But never go halfway.

Monday, May 9, 2011

Big-O Isn't Everything, Part 2

If you need to build a lookup table for some large number of values, what data structure should you choose?

Obviously, you want a hashed data structure. In Java, a HashMap or HashSet. It will provide O(1) performance, versus O(logN) for a binary search and O(N) for a linear search. And the “Big-O” performance of an algorithm becomes increasingly more important the larger the table becomes. Or does it?

To find out, I wrote a micro-benchmark that compared different approaches for varying table sizes. One version used a HashSet, another used an Integer[] and Arrays.binarySearch(), and a third used int[] and a home-grown binary search. For each of them, I probed the lookup table 10,000,000 times with random values, and recorded the execution time in seconds.

Table Size HashSet Binary Search, Object Binary Search, Primitive
1,000 0.37 1.00 0.88
10,000 0.43 1.99 1.19
100,000 0.54 3.18 1.60
1,000,000 1.00 5.75 2.33
10,000,000 1.19 12.70 4.99
100,000,000 1.58 20.68 8.50
1,000,000,000 n/a n/a 13.28

No surprises: the execution time for the hashed version remained relatively constant, while the binary search time increased logarithmically with the size of the table.* But this table leaves out two important pieces of information.

The first is that real-world applications rarely spend all their time doing lookups. Instead, they do a lookup and then do something else with the results. And while the HashSet outperformed the Integer[] search by a factor of 13, the absolute performance of the latter is two microseconds per iteration. For a real-world application, this is almost certainly sufficient.

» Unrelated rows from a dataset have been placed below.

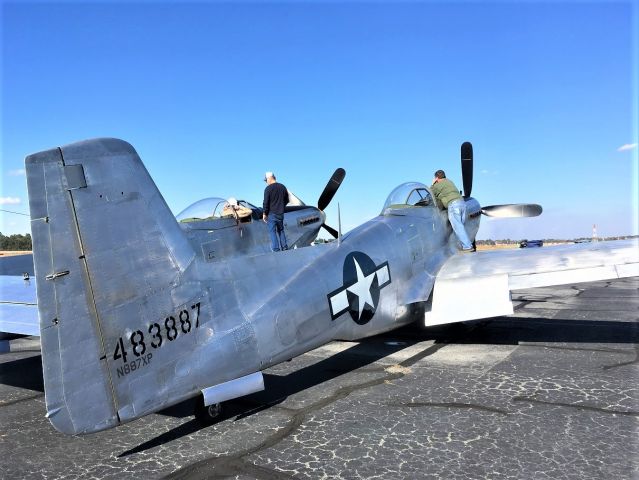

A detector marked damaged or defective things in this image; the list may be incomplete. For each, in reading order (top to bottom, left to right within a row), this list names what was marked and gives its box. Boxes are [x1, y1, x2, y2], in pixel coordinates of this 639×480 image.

cracked pavement [0, 276, 636, 478]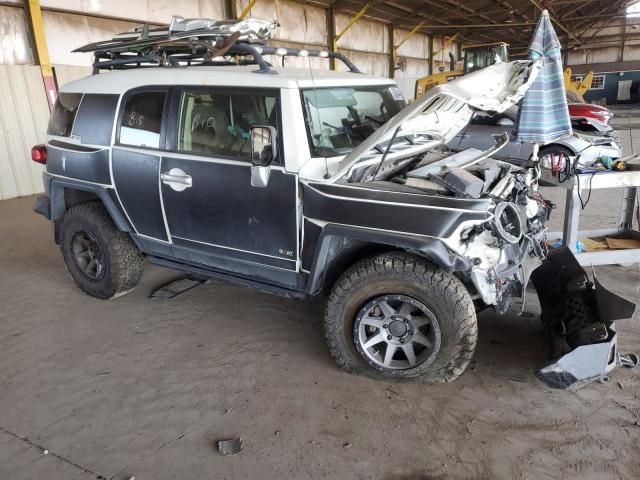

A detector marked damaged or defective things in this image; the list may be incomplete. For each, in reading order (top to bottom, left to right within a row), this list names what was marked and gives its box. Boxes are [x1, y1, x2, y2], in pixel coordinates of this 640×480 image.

damaged suv [32, 56, 552, 382]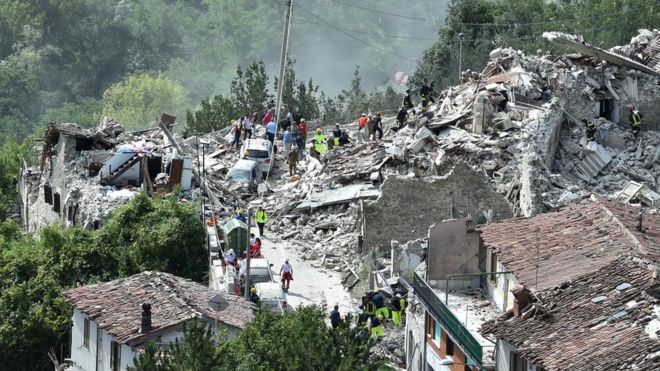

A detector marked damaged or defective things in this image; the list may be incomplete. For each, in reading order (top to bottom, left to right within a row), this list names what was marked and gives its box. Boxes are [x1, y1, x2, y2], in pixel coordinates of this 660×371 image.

damaged wall [364, 163, 512, 253]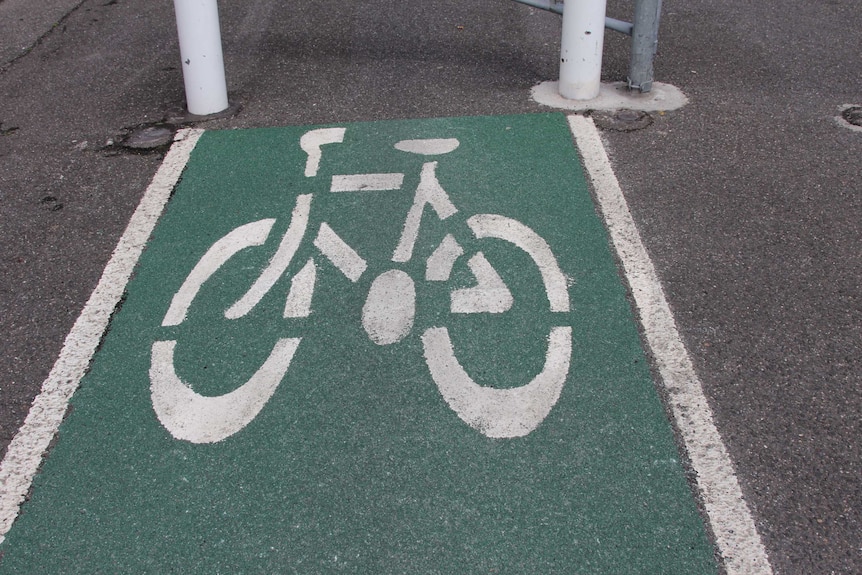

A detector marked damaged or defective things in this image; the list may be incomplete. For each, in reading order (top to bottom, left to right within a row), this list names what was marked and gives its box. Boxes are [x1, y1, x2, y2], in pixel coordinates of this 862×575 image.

road patch repair [0, 113, 768, 575]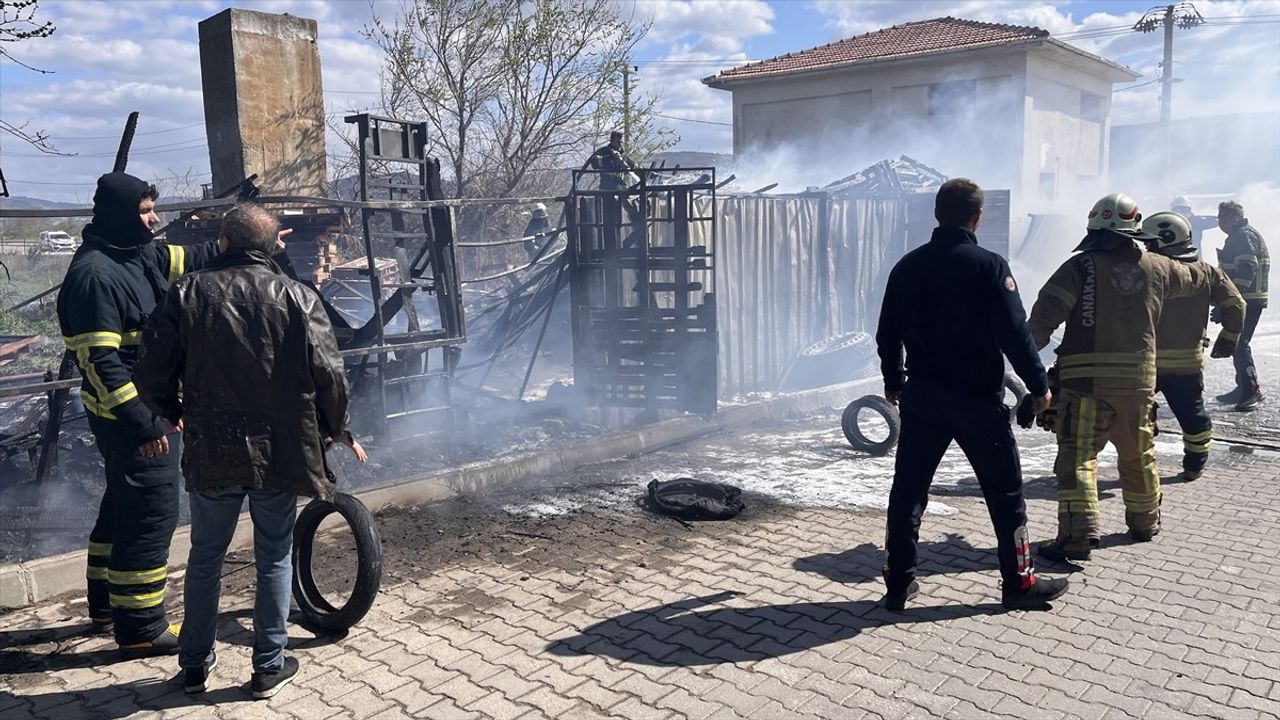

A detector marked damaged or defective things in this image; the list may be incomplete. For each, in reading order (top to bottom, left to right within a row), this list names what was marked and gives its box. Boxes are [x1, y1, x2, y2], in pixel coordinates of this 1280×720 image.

Even so, it seems to make sense to go with the HashSet. But there's another factor at work: absolute performance isn't the only way to measure this benchmark. And if you noticed the “n/a” at the bottom of the first two columns, and the inclusion of a primitive version in the last column, you can probably guess where this post is going.**

Table Size HashSet Binary Search, Object Binary Search, Primitive
1,000,000 178,054K 142,525K 126,900K
10,000,000 656,742K 318,307K 162,057K
100,000,000 5,286,458K 2,077,979K 513,619K
1,000,000,000 n/a n/a 3,969,678K

I ran these tests on an Amazon EC2 double-extra-large instance, with a 16 Gb Java heap. It costs $1 per hour ($8,766/year) to rent this machine. If my application needed a billion-entry lookup table, I would have two choices: either use a sorted array, or upgrade to a quad-extra-large instance and double my costs. For a single machine, maybe not an issue. But if I'm running a cluster of machines, the cost difference would add up quickly.

The bottom line is that absolute CPU performance is only one factor that goes into picking a data structure. Memory consumption is another, and programmer performance is a third — one that's perhaps more important than the other two put together. A HashSet is a well-known, easy to use data structure. A sorted array is less so, and becomes increasingly complex if you have to implement a custom Comparator. Using one will increase your time to implement, and perhaps your maintenance costs. So it wouldn't be my first choice.

But if I were faced with a limited-memory environment, neither would I be blinded by “Big-O” performance.


* If the HashSet implementation is O(1), why did its performance decrease as the table got larger? There's always a risk, when you write a benchmark, that you'll get some apparently anomalous results and will need to explain them. In this case, I believe the performance difference is an artifact of the processor cache. I ran the tests on a machine with an 8MB cache, which is large enough to hold the entire hash array for 100,000 entries — and probably large numbers of the buckets for 1,000 and 10,000 entries. Since the test repeatedly probes the list, the cache is a significant contributor to overall performance. Yet another pitfall in a micro-benchmark …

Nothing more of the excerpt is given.